<Anchor> When the



corona situation worsens like this, more money is usually released to stimulate the economy, but rising prices are more burdensome to the economy than the recession. Because of this, the US Federal Reserve has decided to further reduce the amount of money it is putting into the market to keep up with inflation, and it also hinted that it could raise interest rates next year.



Correspondent Kim Jong-won from New York.



<Reporter> The



Federal Reserve has no longer used the term 'temporary' for inflation.



Until last month, the position was that the US inflation did not significantly exceed the long-term target of 2%, but today (16th) was different.



[Jerome Powell/Federal Reserve Chairman: Inflation across the economy has surpassed our long-term target of 2%. This situation is likely to continue next year.]



Accordingly, we have turned to a hawkish policy that is significantly different from the previous one.

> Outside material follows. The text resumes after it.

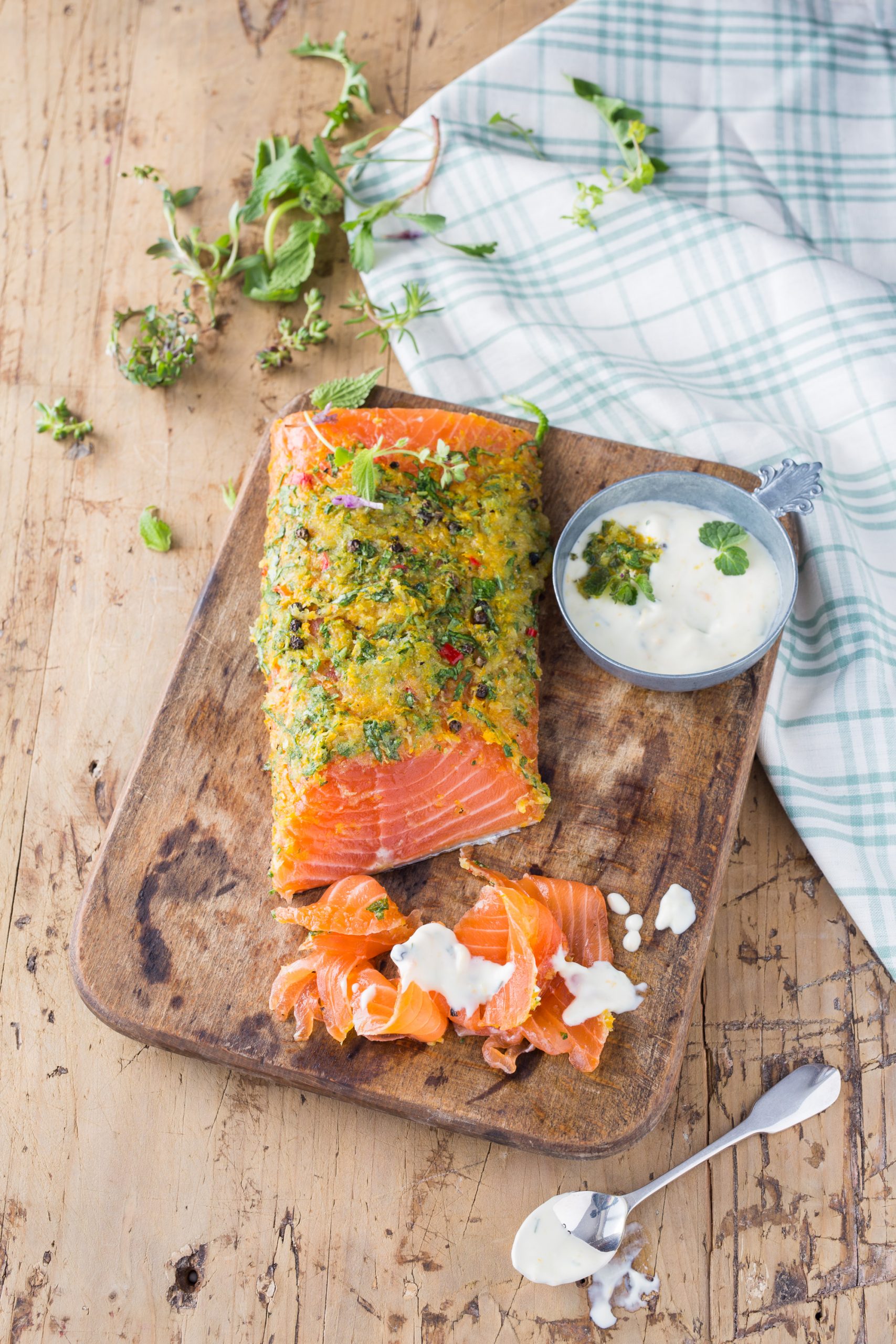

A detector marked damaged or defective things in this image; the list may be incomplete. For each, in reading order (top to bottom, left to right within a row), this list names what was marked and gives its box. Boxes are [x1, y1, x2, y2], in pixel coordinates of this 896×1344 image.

dark burn mark on board [134, 812, 246, 983]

First of all, we have decided to end the purchase of assets to release money in the market by March next year.



He also announced that it would double its asset purchase cuts from the current $15 billion per month to $30 billion per month.



The Fed again left interest rates unchanged at the current zero level, but has predicted that it will raise rates at least three times next year.



As inflation continues to exceed the target of 2% and the labor market once again confirms that it will raise interest rates when full employment is reached, it is expected that interest rates will rise from 0.8% to 1% next year.



The New York Stock Exchange, which started as a bear market, rose at the same time after the announcement of the Fed.



Markets are breathing a sigh of relief that today's Fed announcement came as expected and no stronger action came.